If you ever tried printing a string index, you probably noticed that the output is gobbledygook:

let string = "👋🏼 Helló"

print(string.startIndex) // ⟹ Index(_rawBits: 15)
print(string.endIndex) // ⟹ Index(_rawBits: 983047)
print(string.utf16.index(after: string.startIndex)) // ⟹ Index(_rawBits: 16388)
print(string.firstRange(of: "ell")!) // ⟹ Index(_rawBits: 655623)..<Index(_rawBits: 852487)

These displays are generated via the default reflection-based string conversion code path, which fails to produce a comprehensible result.
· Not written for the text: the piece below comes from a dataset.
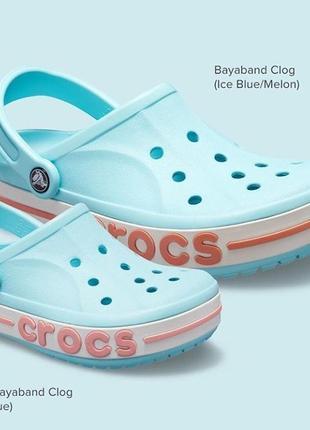 Crocs bayaband clog ice blue melon кроксы оригинал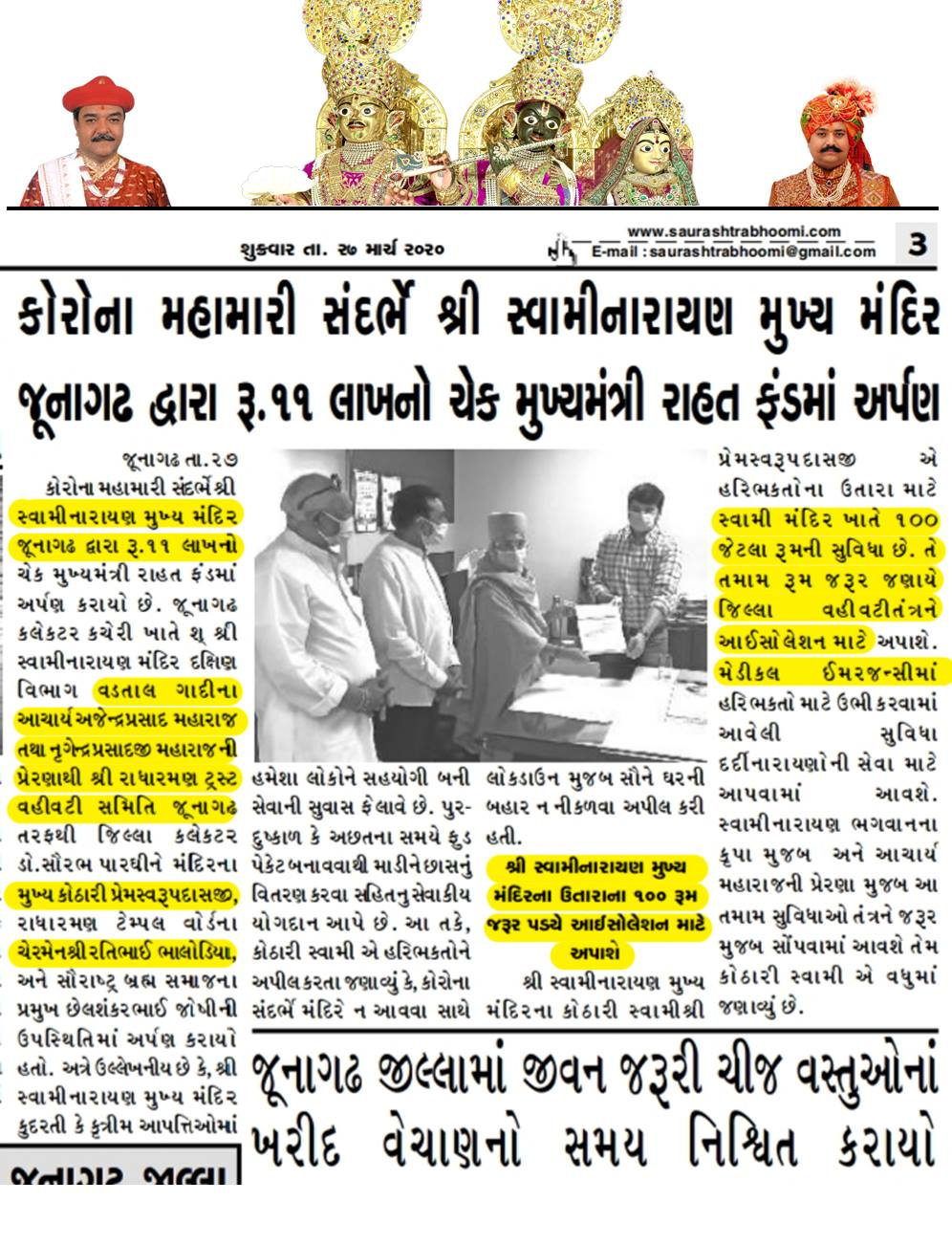 Swaminarayan Mandir Junagadh has contributed Rs. 11 lakh in the Chief Minister Relief Fund. for Covid 19 relief work was deposited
Not being able to print string indices in a sensible way is needlessly complicating their use: it obscures what these things are, and it is an endless source of frustration while working with strings in Swift.

Proposed solution

This proposal supplies the missing CustomDebugStringConvertible conformance on String.Index, resolving this long-standing issue.

let string = "👋🏼 Helló"

print(string.startIndex) // ⟹ 0[any]
print(string.endIndex) // ⟹ 15[utf8]
print(string.utf16.index(after: string.startIndex)) // ⟹ 0[utf8]+1
print(string.firstRange(of: "ell")!) // ⟹ 10[utf8]..<13[utf8]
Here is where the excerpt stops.